There may be people inside but I’m not sure. I try to look as inconspicuous as possible, given the fact that my jacket is fire-engine red. I distract myself by thinking of how I will relate this little adventure once I’m home and safe.
When my cabbie arrives — Raja who has a bad cold and no handkerchief — I am relieved, as if I have met someone I love after many years. I collapse into the seat and forgive him. Because he has clearly dressed in a hurry. Because I am tired and need to pee. And because I love Coorg and am full of the joy of that.

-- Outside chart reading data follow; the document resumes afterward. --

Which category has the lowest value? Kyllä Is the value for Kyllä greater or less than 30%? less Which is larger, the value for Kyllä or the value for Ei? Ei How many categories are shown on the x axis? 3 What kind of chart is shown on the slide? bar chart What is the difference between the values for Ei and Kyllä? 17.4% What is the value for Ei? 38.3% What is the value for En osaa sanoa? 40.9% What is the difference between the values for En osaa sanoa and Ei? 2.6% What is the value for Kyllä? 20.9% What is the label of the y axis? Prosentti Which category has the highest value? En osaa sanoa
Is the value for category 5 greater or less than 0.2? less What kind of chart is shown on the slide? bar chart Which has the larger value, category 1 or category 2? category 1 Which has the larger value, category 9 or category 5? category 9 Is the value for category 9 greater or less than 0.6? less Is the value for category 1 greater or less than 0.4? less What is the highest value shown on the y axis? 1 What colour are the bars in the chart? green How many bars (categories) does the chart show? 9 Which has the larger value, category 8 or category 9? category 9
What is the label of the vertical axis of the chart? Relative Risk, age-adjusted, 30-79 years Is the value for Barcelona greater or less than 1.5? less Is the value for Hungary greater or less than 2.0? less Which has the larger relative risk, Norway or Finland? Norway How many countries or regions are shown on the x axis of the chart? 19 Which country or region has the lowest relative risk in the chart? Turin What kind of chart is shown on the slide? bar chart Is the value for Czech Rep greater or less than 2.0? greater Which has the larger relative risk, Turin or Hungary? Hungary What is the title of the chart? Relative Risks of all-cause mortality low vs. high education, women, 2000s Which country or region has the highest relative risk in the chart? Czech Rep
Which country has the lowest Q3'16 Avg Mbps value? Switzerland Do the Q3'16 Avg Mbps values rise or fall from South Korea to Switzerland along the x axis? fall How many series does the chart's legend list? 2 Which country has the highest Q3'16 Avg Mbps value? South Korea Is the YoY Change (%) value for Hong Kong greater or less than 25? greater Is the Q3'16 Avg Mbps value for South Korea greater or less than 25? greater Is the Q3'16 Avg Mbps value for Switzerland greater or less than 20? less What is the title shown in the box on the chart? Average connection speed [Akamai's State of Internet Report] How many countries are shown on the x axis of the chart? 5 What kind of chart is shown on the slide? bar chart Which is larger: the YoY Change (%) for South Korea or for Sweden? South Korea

The road from Virajpet to Kakkabe, higher up at the foothills of the Thadiyendamol peak, takes 45 minutes at this time. The road is smooth and Raja is friendly without being familiar. He asks me where I am from. Bangalore, I say. ‘No, native place?’ I hesitate. ‘Calcutta?’ I offer. ‘He seems satisfied, as if I have confirmed something. He has lived his whole life in Virajpet. I try to imagine the boundaries of his life.
We reach the home-stay an hour later and I tumble into my bed for a nap after watching dawn break over the hills. I wake up after two hours and step out of my room to this.


***
Blog posts on the trip may seem a bit disjointed. This is because I was in Coorg and Kabini to do some resort reviews and can’t say much without impinging on my stories.